→ **Job**:
What follows is a set of entries. Repeat them exactly, but not their pictures.

---------- Source data

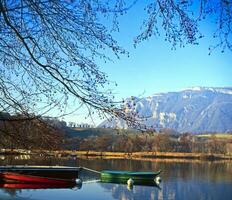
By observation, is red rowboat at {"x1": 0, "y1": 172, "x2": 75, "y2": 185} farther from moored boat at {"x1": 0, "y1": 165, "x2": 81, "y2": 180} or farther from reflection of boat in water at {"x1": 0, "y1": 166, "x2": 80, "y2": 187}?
moored boat at {"x1": 0, "y1": 165, "x2": 81, "y2": 180}

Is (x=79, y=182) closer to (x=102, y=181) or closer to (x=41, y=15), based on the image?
(x=102, y=181)

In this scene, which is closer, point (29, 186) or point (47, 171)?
point (29, 186)

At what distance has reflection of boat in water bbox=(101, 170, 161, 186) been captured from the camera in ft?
113

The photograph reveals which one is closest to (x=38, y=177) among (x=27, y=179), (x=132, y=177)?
(x=27, y=179)

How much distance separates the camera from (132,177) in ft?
114

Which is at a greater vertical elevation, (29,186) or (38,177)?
(38,177)

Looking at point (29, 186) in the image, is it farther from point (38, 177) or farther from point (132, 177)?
point (132, 177)

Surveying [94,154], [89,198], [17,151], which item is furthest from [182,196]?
[94,154]

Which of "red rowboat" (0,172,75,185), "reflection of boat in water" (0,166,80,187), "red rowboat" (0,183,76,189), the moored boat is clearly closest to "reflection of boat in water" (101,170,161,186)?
the moored boat

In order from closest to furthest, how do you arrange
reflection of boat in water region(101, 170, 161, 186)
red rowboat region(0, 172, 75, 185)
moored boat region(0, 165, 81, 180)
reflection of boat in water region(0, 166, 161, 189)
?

--------------------

→ **Output of the exercise**:
By observation, is red rowboat at {"x1": 0, "y1": 172, "x2": 75, "y2": 185} farther from moored boat at {"x1": 0, "y1": 165, "x2": 81, "y2": 180} or farther from reflection of boat in water at {"x1": 0, "y1": 166, "x2": 80, "y2": 187}?
moored boat at {"x1": 0, "y1": 165, "x2": 81, "y2": 180}

Is (x=79, y=182) closer to (x=102, y=181) or closer to (x=41, y=15), based on the image?
(x=102, y=181)

In this scene, which is closer, point (29, 186) or point (47, 171)?
point (29, 186)

At what distance has reflection of boat in water bbox=(101, 170, 161, 186) been captured from the camera in ft?
113

The photograph reveals which one is closest to (x=38, y=177) among (x=27, y=179), (x=132, y=177)?
(x=27, y=179)

How much distance separates the camera from (132,177) in ft?
114

Which is at a greater vertical elevation, (29,186) or (38,177)?
(38,177)

Looking at point (29, 186) in the image, is it farther from point (38, 177) or farther from point (132, 177)?
point (132, 177)

Surveying [94,154], [89,198], [17,151], which item is furthest from [182,196]?
[94,154]

Which of "red rowboat" (0,172,75,185), "reflection of boat in water" (0,166,80,187), "red rowboat" (0,183,76,189), the moored boat is clearly closest to "reflection of boat in water" (101,170,161,186)?
the moored boat

In order from closest to furthest, how do you arrange
reflection of boat in water region(101, 170, 161, 186)
red rowboat region(0, 172, 75, 185)
moored boat region(0, 165, 81, 180)
reflection of boat in water region(0, 166, 161, 189)
?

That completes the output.